1A 000: Discovering CrayLink connectivity .........
1A 000: Local hub CrayLink is down.
1A 000: *** Local network link down
1A 000: DONE
1A 000: Found 1 objects (1 hubs, 0 routers) in 38496 usec
1A 000: Waiting for peers to complete discovery.... DONE
1A 000: No other nodes present; becoming global master
1A 000: Global master is /hw/module/1/slot/MotherBoard
1A 000: Testing/Initializing all memory ........... DONE
1A 000: Checking partitioning information ......... DONE
1A 000: No other nodes present; becoming partition master
1A 000: *** No console found. Searching for console...
1A 000: *** Found console on /hw/module/1/slot/io1.
1A 000: *** You can change the console by setting the ConsolePath variable
1A 000: *** Setting ConsolePath variable and resetting.
1A 000: Starting PROM Boot process
1A 000: serial_pio failed with 2 errors
1A 000: serial_pio failed:
1A 000: RSLT serial_pio FAIL diag_rc = 63
1A 000:
1A 000: diag_serial_pio: /hw/module/1/slot/io7: FAILED

maybe bad serial port? there's a module near the serial ports, sticked onto the carrier logic. there is nothing on this little PCB. if i remove this, i get no BaseIO error...

thanks!
i could not get it goning, so i bought another o200. it is working, but has only one cpu. i played around with it, i tried to put the degraded 2 cpu module (with one cpu dismounted, other cpu is dead, probably burnt, due to bad heatsink connection) in the "new" carrier logic, it wanted to boot. :D now i moved the cpu from the "new" module to the old degraded one as a second cpu. it did not do anything. now i dismounted the new cpu from the old module (it became degraded again); it did not do anything :S. now i moved back the new cpu onto the new module, it goes well. what could be happened to the old module? why did it not function at least in degraded mode again? i asked some people on the chat about this, they said, i have to upgrade the PROM. which chip is the PROM on the carrier logic? is it the little PLCC one near the pciboard socket? what if i swap these chips (old one had dual, new one had single cpu originally)?

thanks!
hello!

now the origin complains, that some (1 :P ) of the processor(s) have old firmware, that i should upgrade... where do i get newer firmware for IP27 (Origin200/180/1M)?

thanks!
joerg wrote:
LionSGI wrote: hello!

now the origin complains, that some (1 :P ) of the processor(s) have old firmware, that i should upgrade... where do i get newer firmware for IP27 (Origin200/180/1M)?

thanks!


Its part of every IRIX installation and its located under "/usr/cpu/firmware". Just use "flash" and it will use the default location.

**Data block:**
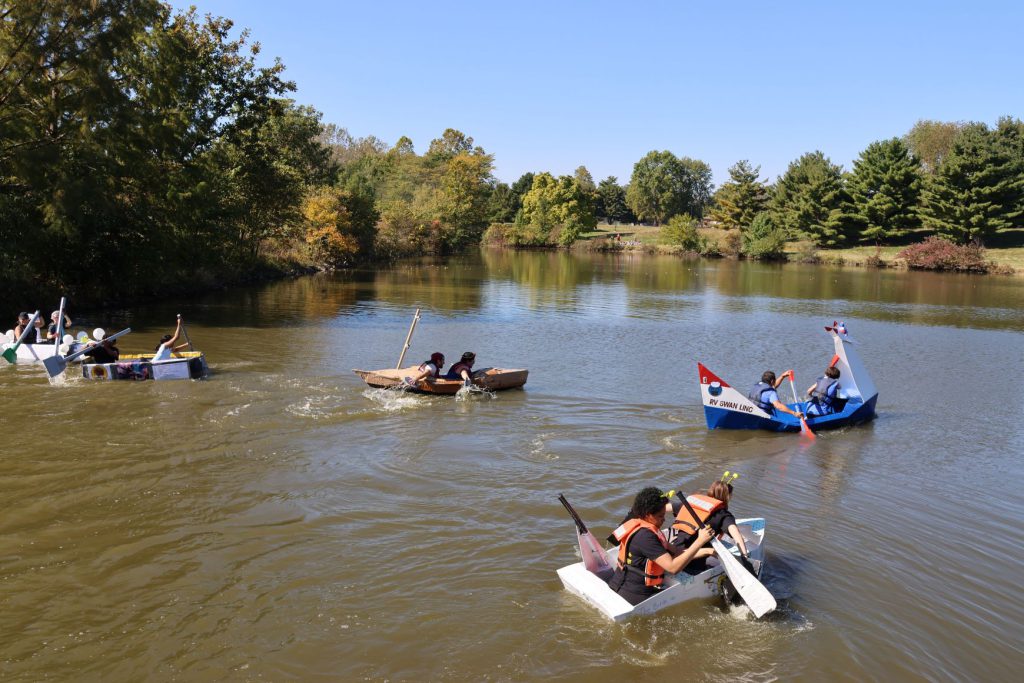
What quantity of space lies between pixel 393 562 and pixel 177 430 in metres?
7.48

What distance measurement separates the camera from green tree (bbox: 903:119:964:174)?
94.2m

**Tasks for this exercise:**
a) Write out the part of the Origin 200 thread above, from "1A 000: Local" up to and including "console on /hw/module/1/slot/io1.".
b) According to the Origin 200 thread, where is the firmware for IP27 located?

**Expected responses:**
a)
1A 000: Local hub CrayLink is down.
1A 000: *** Local network link down
1A 000: DONE
1A 000: Found 1 objects (1 hubs, 0 routers) in 38496 usec
1A 000: Waiting for peers to complete discovery.... DONE
1A 000: No other nodes present; becoming global master
1A 000: Global master is /hw/module/1/slot/MotherBoard
1A 000: Testing/Initializing all memory ........... DONE
1A 000: Checking partitioning information ......... DONE
1A 000: No other nodes present; becoming partition master
1A 000: *** No console found. Searching for console...
1A 000: *** Found console on /hw/module/1/slot/io1.

b) It is part of every IRIX installation, under "/usr/cpu/firmware".